The source said, for example, the ministry has been training at least four teachers from each school and each of them teaches two subjects. This means that there are eight subjects being handled in each of the schools that have had their teachers trained on new curriculum, but the MPs did not know this.

“We realised that there was a lot of information the MPs didn’t have. The information, which has been in bits has been put together and we hope this will be better,” the source said.

MPs halted the implementation until government addresses the gaps in human resource recruitment, training and availability of the relevant textbooks. This was the second time the curriculum was receiving resistance from stakeholders.

In 2016 when the curriculum developers were ready to pilot it in 20 secondary schools before rolling it out nationally, President Museveni met university vice chancellors and they agreed to halt it on account that many stakeholders had not been informed about the changes.

They later asked NCDC to revisit their proposals and retain the subject-based curriculum from the eight strands they had introduced under themes. The curriculum has since been reduced from 43 teaching subjects under the current curriculum to 21.

There were also efforts to remove obsolete teaching content, merger of content to remove repetitions or duplications and upgrade the content such as adding technology into the curriculum.
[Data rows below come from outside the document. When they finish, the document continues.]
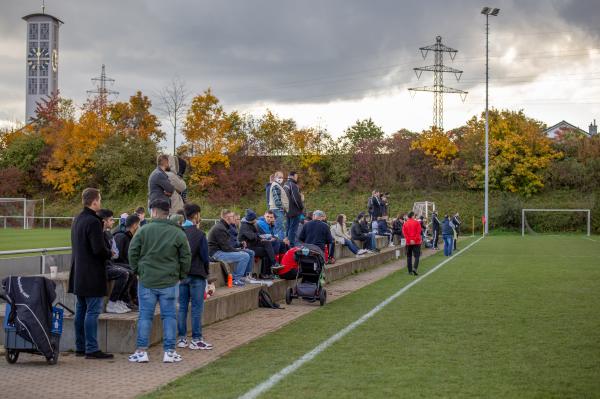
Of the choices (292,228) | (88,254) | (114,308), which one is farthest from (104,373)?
(292,228)

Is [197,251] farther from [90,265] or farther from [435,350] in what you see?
[435,350]

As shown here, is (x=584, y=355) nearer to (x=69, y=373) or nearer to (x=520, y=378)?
(x=520, y=378)

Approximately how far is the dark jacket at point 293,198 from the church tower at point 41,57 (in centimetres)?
11325

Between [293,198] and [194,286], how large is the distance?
7.97 meters

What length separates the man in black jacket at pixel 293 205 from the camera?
17.7m

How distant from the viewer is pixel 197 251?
10070 mm

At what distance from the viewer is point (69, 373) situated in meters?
8.48

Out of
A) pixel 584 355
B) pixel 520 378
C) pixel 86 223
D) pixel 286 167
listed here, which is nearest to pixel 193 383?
pixel 86 223

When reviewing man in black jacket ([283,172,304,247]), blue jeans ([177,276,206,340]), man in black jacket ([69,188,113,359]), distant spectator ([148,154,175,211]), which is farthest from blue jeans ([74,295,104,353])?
man in black jacket ([283,172,304,247])

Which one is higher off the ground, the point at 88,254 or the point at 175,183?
the point at 175,183

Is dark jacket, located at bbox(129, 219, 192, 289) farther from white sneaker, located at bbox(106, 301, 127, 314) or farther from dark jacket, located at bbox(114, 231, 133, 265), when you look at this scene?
dark jacket, located at bbox(114, 231, 133, 265)

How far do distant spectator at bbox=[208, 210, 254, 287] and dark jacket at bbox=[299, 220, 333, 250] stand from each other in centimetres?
250

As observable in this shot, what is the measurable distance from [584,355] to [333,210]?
51.6 meters

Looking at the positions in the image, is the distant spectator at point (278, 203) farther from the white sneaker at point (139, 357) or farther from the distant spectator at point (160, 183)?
the white sneaker at point (139, 357)
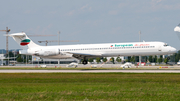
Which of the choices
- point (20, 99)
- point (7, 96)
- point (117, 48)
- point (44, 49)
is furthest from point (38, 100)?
point (44, 49)

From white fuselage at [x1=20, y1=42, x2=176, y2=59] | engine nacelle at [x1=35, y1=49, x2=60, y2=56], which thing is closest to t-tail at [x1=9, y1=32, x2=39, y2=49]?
white fuselage at [x1=20, y1=42, x2=176, y2=59]

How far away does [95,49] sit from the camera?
4906cm

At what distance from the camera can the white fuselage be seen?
46562 millimetres

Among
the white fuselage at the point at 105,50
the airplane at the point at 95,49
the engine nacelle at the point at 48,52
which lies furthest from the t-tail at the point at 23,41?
the engine nacelle at the point at 48,52

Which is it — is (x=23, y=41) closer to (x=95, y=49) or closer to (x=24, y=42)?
(x=24, y=42)

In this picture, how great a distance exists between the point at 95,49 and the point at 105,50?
235cm

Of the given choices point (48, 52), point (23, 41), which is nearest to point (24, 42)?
point (23, 41)

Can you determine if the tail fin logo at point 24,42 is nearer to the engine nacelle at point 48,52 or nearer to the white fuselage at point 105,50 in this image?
the white fuselage at point 105,50

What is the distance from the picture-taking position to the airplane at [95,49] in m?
46.6

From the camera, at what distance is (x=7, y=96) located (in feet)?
51.3

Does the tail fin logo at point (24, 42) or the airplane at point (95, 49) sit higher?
the tail fin logo at point (24, 42)

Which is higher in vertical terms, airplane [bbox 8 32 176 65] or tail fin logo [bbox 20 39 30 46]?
tail fin logo [bbox 20 39 30 46]

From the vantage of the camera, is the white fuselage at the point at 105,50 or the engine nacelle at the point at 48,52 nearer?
the white fuselage at the point at 105,50

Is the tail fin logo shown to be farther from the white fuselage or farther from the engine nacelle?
the engine nacelle
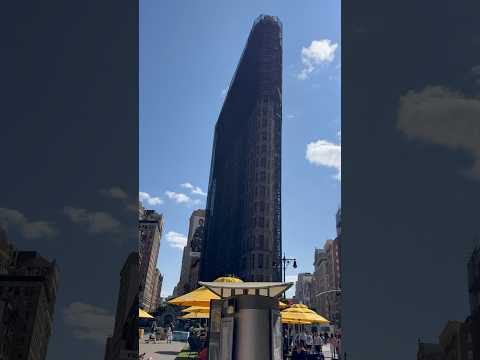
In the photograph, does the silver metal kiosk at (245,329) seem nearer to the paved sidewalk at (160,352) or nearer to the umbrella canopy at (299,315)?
the umbrella canopy at (299,315)

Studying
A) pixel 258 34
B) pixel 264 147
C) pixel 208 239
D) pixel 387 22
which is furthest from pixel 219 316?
pixel 208 239

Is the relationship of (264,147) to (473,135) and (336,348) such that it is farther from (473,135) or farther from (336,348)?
(473,135)

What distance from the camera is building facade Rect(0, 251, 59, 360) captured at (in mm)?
6500

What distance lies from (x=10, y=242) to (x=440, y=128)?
8.21 meters

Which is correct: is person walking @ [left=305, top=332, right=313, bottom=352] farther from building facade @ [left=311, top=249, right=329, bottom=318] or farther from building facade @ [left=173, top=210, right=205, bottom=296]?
building facade @ [left=173, top=210, right=205, bottom=296]

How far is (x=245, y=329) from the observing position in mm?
6848

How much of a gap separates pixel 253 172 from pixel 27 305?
67131 mm

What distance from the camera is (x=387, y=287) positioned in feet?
26.8

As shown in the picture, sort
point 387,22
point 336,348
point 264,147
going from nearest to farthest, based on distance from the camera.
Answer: point 387,22, point 336,348, point 264,147

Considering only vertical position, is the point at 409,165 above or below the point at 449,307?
above

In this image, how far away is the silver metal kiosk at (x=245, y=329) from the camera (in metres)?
6.79

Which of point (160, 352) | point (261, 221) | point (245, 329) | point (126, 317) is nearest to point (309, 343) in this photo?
point (160, 352)

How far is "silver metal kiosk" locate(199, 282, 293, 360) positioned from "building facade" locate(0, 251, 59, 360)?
2.80m

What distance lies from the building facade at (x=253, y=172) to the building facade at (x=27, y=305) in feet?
173
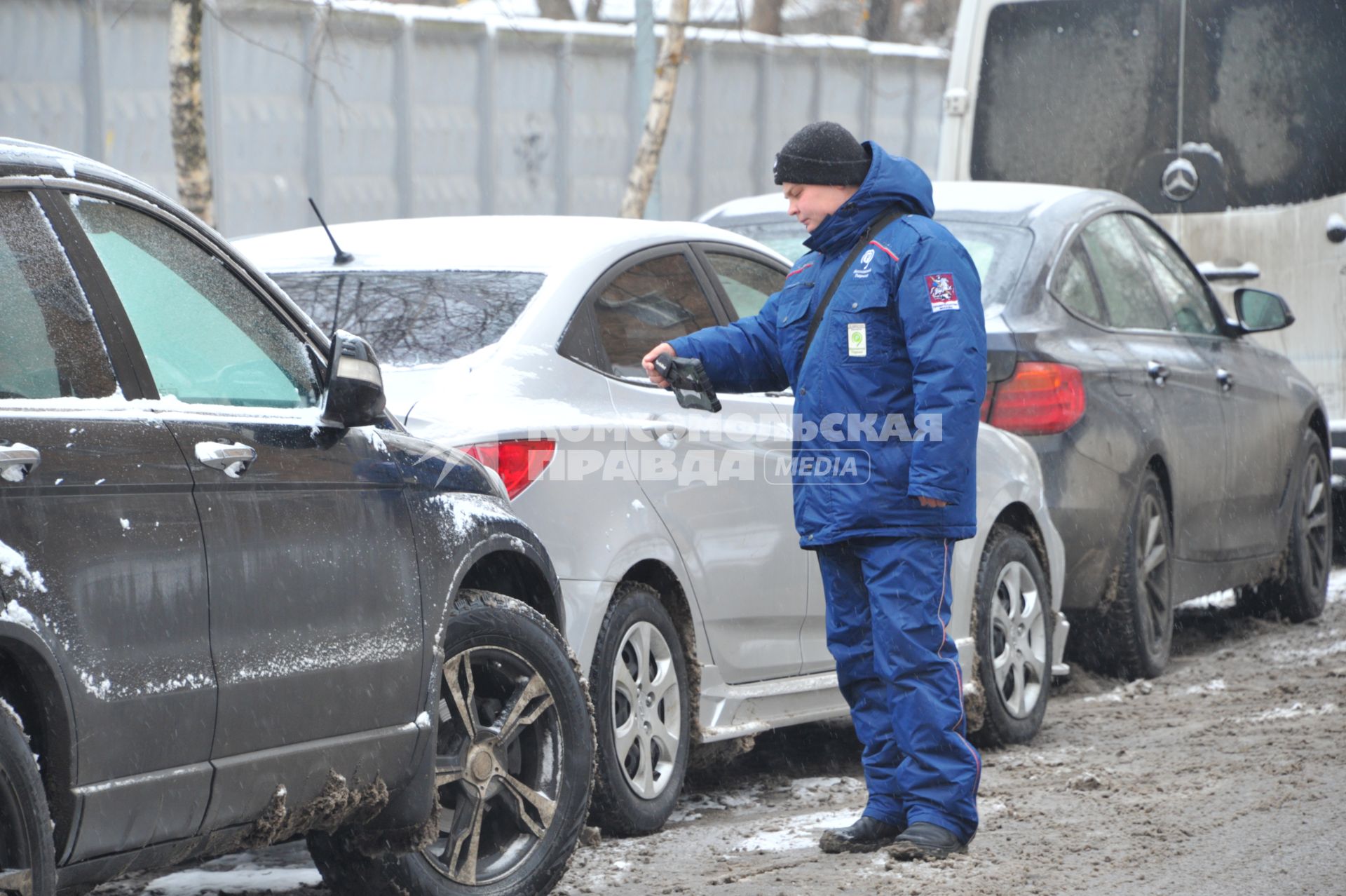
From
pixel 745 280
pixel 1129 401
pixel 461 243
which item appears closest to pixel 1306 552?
pixel 1129 401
Under the new curriculum, the student assessment model is also expected to change. Formative assessment will account for 20 per cent of the student’s achievements in the course of their four-year study while summative assessment, which will be awarded by Uganda National Examinations Board, will contribute 80 per cent to the candidate’s final score at Senior Four.

Demands

The MPs want Ministry of Education to first avail the new textbooks to schools and train more teachers in addition to recruitment of teachers to reduce on the student-teacher ratio burden that is currently 1:50 with some schools going up to 1:100. The standard ratio is 1:40.

The MPs were also concerned that the new curriculum had not been piloted in order to observe and identify whether there were any gaps and find solutions before rolling it out.
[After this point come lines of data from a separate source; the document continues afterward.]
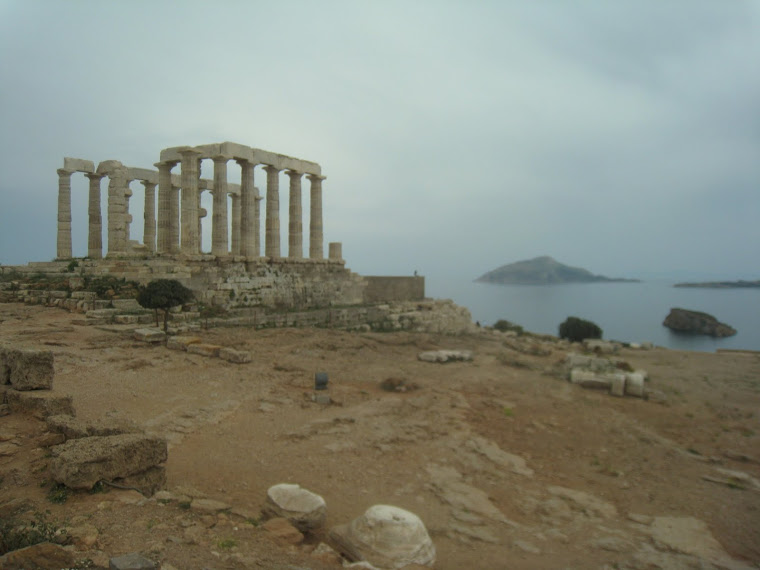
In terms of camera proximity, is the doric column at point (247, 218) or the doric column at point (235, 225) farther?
the doric column at point (235, 225)

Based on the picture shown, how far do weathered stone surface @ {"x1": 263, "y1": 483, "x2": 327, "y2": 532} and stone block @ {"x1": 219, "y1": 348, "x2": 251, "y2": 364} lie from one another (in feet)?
24.2

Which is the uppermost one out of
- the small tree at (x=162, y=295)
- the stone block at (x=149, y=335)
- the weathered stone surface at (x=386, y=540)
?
the small tree at (x=162, y=295)

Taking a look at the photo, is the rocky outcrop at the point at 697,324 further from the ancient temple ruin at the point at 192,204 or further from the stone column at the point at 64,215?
the stone column at the point at 64,215

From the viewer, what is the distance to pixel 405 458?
8.49m

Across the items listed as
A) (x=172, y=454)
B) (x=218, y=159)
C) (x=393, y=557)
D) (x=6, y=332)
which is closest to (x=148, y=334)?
(x=6, y=332)

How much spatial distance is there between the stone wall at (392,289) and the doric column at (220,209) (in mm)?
8210

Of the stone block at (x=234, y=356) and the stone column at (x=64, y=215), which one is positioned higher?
the stone column at (x=64, y=215)

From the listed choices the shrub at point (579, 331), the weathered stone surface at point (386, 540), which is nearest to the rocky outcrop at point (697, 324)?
the shrub at point (579, 331)

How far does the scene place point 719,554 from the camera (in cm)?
649

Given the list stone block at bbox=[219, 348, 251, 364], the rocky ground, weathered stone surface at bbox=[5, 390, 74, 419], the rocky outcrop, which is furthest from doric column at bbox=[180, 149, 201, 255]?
the rocky outcrop

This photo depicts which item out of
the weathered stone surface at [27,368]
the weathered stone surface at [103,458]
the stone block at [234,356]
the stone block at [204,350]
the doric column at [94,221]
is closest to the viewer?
the weathered stone surface at [103,458]

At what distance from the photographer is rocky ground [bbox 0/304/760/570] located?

Senior One students report on February 17 although some private schools have already started Senior One classes.

“This is called organised chaos. The supervisors of our institutions are head-teachers. But they are green [ignorant] about this curriculum. I don’t think we are ready. Somebody picked things here and there and put them together and said here we are go and train. We ask the minister to retract the policy for the good of this country and our children,” Mr Mathias Mpuuga (Masaka Municipality).
Budadiri West MP Nathan Nandala Mafabi (pictured left) moved the motion to halt the curriculum implementation and the House endorsed it.